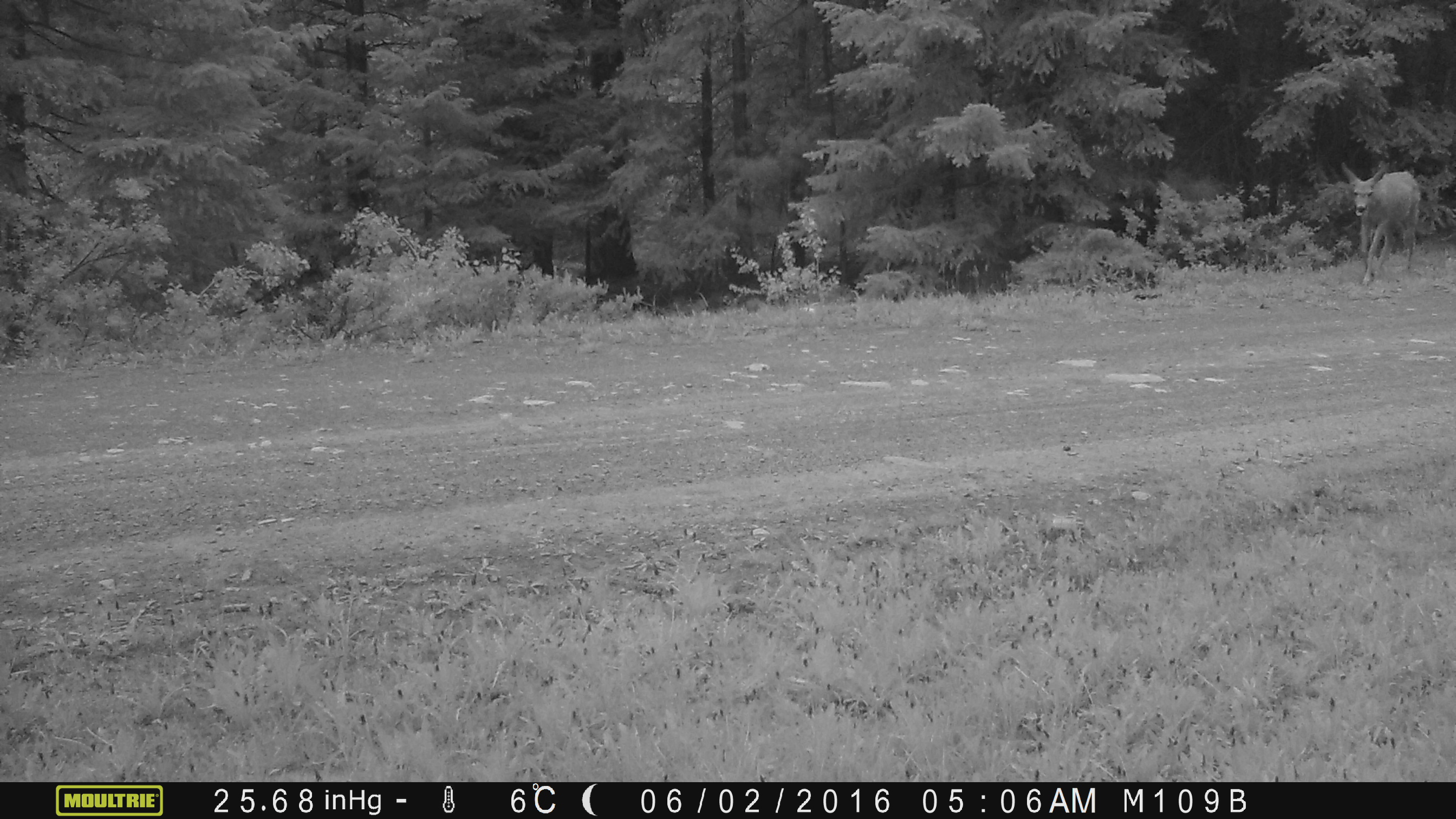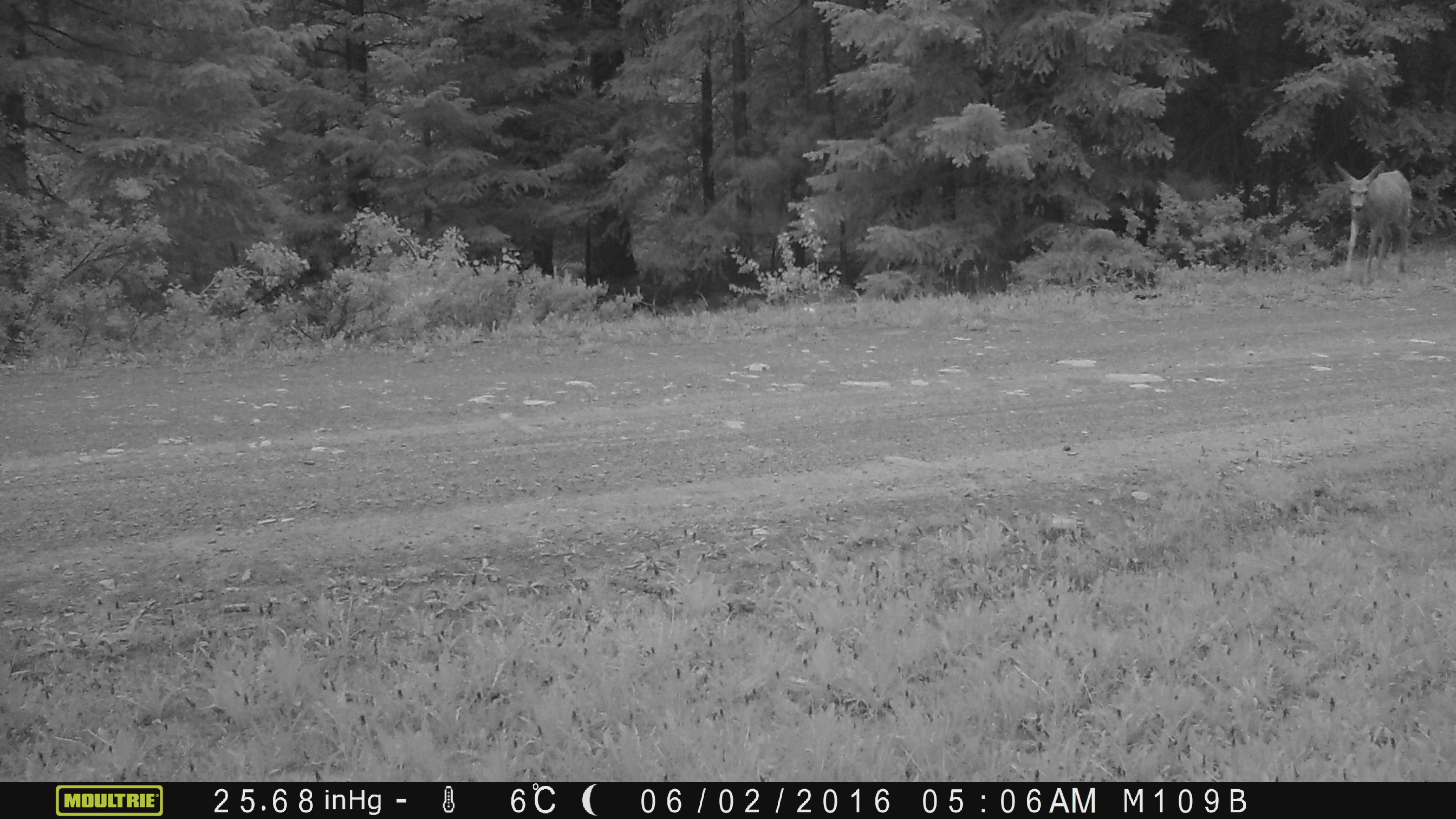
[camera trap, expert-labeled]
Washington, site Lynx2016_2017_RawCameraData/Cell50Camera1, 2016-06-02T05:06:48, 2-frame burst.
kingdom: Animalia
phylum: Chordata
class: Mammalia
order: Artiodactyla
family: Cervidae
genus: Odocoileus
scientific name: Odocoileus hemionus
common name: mule deer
Odocoileus hemionus (mule deer). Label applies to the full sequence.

-- Activity --
Copy all records exactly, no images.

-- Written solution --
[camera trap, expert-labeled]
Washington, site Lynx2016_2017_RawCameraData/Cell50Camera1, 2016-06-02T05:06:48, 2-frame burst.
kingdom: Animalia
phylum: Chordata
class: Mammalia
order: Artiodactyla
family: Cervidae
genus: Odocoileus
scientific name: Odocoileus hemionus
common name: mule deer
Odocoileus hemionus (mule deer). Label applies to the full sequence.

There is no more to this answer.